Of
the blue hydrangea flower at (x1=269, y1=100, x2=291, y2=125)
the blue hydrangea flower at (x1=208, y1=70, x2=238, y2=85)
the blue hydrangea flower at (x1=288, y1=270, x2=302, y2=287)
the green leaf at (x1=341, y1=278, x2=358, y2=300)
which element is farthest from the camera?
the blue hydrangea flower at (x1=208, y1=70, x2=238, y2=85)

+ + +

Can you extract every one of the lines above and repeat them word for word, with nothing changed?

◆ **Solution to the exercise**
Of
the blue hydrangea flower at (x1=269, y1=100, x2=291, y2=125)
the blue hydrangea flower at (x1=208, y1=70, x2=238, y2=85)
the blue hydrangea flower at (x1=288, y1=270, x2=302, y2=287)
the green leaf at (x1=341, y1=278, x2=358, y2=300)
which element is farthest from the camera?
the blue hydrangea flower at (x1=208, y1=70, x2=238, y2=85)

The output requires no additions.